Recent Journal Articles

 

A Human Capital Explanation of Real Business Cycles  

with Szilard Benk, Tamas Csabafi, Jing Dang, and Max Gillman published in Journal of Human Capital

The article offers an alternative explanation of business cycles by incorporating human capital investment as a second sector integrated with accounting methods. Inputs such as education expenditure and tertiary student time in this sector enable the explanation of a broad set of business cycle moments. Unlike one-sector models, which struggle with this challenge, the labor time share, labor productivity, and consumption are jointly well-explained. Since the goods sector is less human capital-intensive, human capital deepening occurs during contractions, whereas expansions are characterized by physical capital deepening in the goods sector. The external margin of human capital investment helps clarify conflicting estimates of labor elasticity. Finally, the policy implications of addressing these RBC puzzles are discussed.

https://www.suerf.org/wp-content/uploads/2024/03/SUERF-Policy-Brief-815_Benk-et-al.pdf

https://www.journals.uchicago.edu/doi/abs/10.1086/728088?journalCode=jhc

 

Optimal Government Policies in Models with Heterogenous Agents

with Radim Bohacek published in Journal of Economic Theory

In this paper we develop a new approach for finding optimal government policies in economies with heterogeneous agents. Using the calculus of variations, we present three classes of equilibrium conditions from government's and individual agent's optimization problems: 1) the first order conditions: the government's Lagrange–Euler equation and the individual agent's Euler equation; 2) the stationarity condition on the distribution function; and, 3) the aggregate market clearing conditions. These conditions form a system of functional equations which we solve numerically. The solution takes into account simultaneously the effect of the government policy on individual allocations, the resulting optimal distribution of agents in the steady state and, therefore, equilibrium prices.
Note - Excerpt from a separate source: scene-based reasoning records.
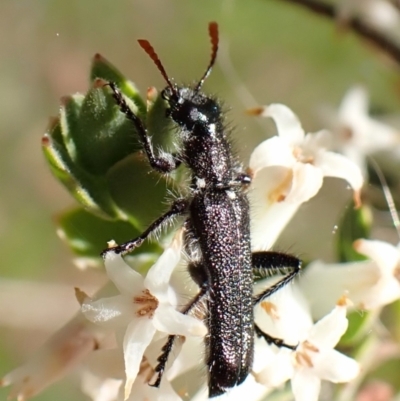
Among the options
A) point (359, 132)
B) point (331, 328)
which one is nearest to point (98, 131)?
point (331, 328)

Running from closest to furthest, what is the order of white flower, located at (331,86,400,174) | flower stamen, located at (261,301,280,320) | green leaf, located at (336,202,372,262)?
1. flower stamen, located at (261,301,280,320)
2. green leaf, located at (336,202,372,262)
3. white flower, located at (331,86,400,174)

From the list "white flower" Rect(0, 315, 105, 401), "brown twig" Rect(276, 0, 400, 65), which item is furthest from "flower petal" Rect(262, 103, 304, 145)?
"brown twig" Rect(276, 0, 400, 65)

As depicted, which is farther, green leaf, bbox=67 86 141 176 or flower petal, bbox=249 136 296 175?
→ flower petal, bbox=249 136 296 175

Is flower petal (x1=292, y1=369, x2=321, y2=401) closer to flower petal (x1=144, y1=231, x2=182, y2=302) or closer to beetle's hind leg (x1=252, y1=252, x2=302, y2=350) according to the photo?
beetle's hind leg (x1=252, y1=252, x2=302, y2=350)

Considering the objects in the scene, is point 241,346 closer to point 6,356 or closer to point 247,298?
point 247,298

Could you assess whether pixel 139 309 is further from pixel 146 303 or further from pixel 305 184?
pixel 305 184

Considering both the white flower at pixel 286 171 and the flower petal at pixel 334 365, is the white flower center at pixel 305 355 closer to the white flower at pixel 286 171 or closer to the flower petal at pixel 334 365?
the flower petal at pixel 334 365
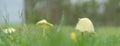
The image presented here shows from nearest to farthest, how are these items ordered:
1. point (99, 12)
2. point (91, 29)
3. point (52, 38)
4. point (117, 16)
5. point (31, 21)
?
point (52, 38), point (91, 29), point (31, 21), point (99, 12), point (117, 16)

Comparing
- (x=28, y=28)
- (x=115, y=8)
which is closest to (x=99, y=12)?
(x=115, y=8)

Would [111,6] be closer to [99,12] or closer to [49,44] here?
[99,12]

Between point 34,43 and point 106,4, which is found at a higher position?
point 106,4

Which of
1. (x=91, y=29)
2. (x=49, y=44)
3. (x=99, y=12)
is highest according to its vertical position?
(x=99, y=12)

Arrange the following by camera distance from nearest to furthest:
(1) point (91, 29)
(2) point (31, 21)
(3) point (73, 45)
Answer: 1. (3) point (73, 45)
2. (1) point (91, 29)
3. (2) point (31, 21)

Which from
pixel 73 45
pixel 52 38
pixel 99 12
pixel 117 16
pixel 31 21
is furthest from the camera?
pixel 117 16

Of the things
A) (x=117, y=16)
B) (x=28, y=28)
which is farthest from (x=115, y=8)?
(x=28, y=28)

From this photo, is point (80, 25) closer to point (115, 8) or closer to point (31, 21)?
point (31, 21)

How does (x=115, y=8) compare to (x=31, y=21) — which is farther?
(x=115, y=8)

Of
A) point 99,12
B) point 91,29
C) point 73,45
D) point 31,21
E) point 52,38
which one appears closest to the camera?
point 52,38
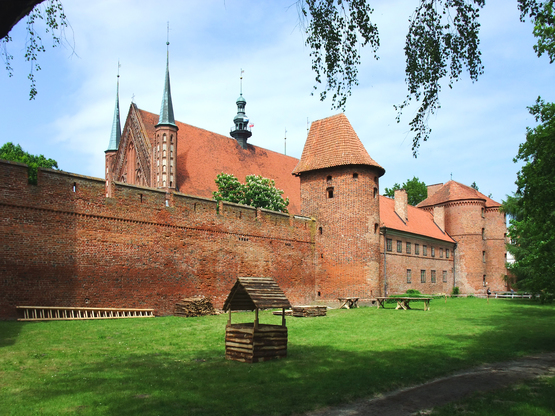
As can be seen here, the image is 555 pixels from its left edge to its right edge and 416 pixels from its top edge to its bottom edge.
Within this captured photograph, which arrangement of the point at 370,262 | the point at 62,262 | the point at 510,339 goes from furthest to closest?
the point at 370,262 < the point at 62,262 < the point at 510,339

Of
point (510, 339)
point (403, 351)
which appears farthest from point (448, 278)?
point (403, 351)

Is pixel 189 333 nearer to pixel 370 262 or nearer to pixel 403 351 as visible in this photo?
pixel 403 351

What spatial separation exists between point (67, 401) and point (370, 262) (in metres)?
21.4

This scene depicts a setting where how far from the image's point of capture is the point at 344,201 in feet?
87.6

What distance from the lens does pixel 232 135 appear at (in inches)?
1763

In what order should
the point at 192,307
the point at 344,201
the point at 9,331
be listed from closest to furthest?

We illustrate the methodology on a Ramsey problem with heterogeneous agents, finding the optimal limiting tax on total income.

https://www.sciencedirect.com/science/article/pii/S0022053118301844

 

Learning about Rare Disasters: Implications for Consumption and Asset Prices

with Max Gillman and Michal Pakoš published in Review of Finance

Rietz (1988) and Barro (2006) subject consumption and dividends to rare disasters in the growth rate. We extend their framework and subject consumption and dividends to rare disasters in the growth persistence. We model growth persistence by means of two hidden types of economic slowdowns: recessions and lost decades. We estimate the model based on the postwar US data using maximum likelihood and find that it can simultaneously match a wide array of dynamic pricing phenomena in the equity and bond markets. The key intuition for our results stems from the inability to discriminate between the short and the long recessions ex ante.